** Task **
Pull out each item below that contains the word "УЦЕНКА" and copy it in full. Upper and lower case must match.

** Materials provided **
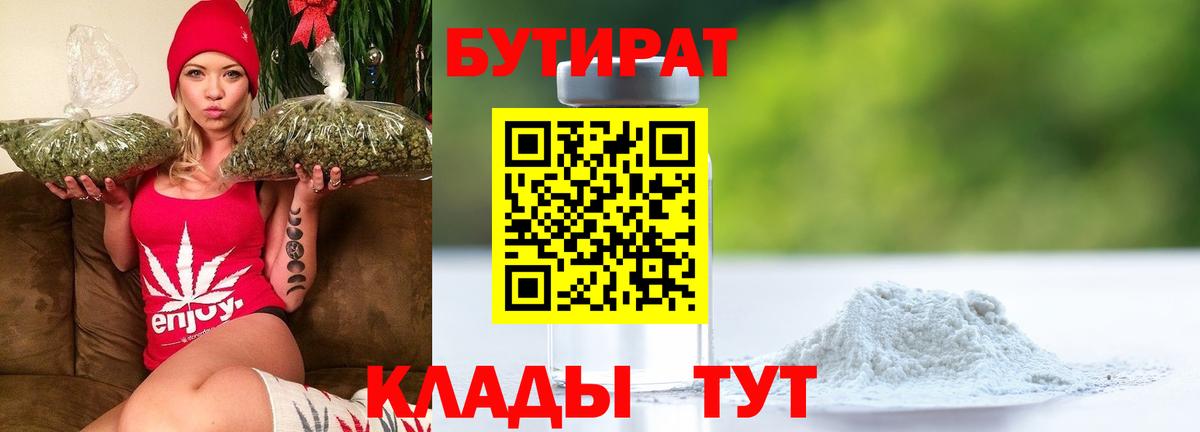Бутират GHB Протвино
==
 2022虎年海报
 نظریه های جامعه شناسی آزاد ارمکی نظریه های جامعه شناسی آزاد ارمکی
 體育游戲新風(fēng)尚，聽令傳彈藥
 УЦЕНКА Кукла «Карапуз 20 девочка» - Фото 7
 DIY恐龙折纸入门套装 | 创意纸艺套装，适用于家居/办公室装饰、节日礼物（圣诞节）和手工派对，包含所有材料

** Answer to this exercise **
 УЦЕНКА Кукла «Карапуз 20 девочка» - Фото 7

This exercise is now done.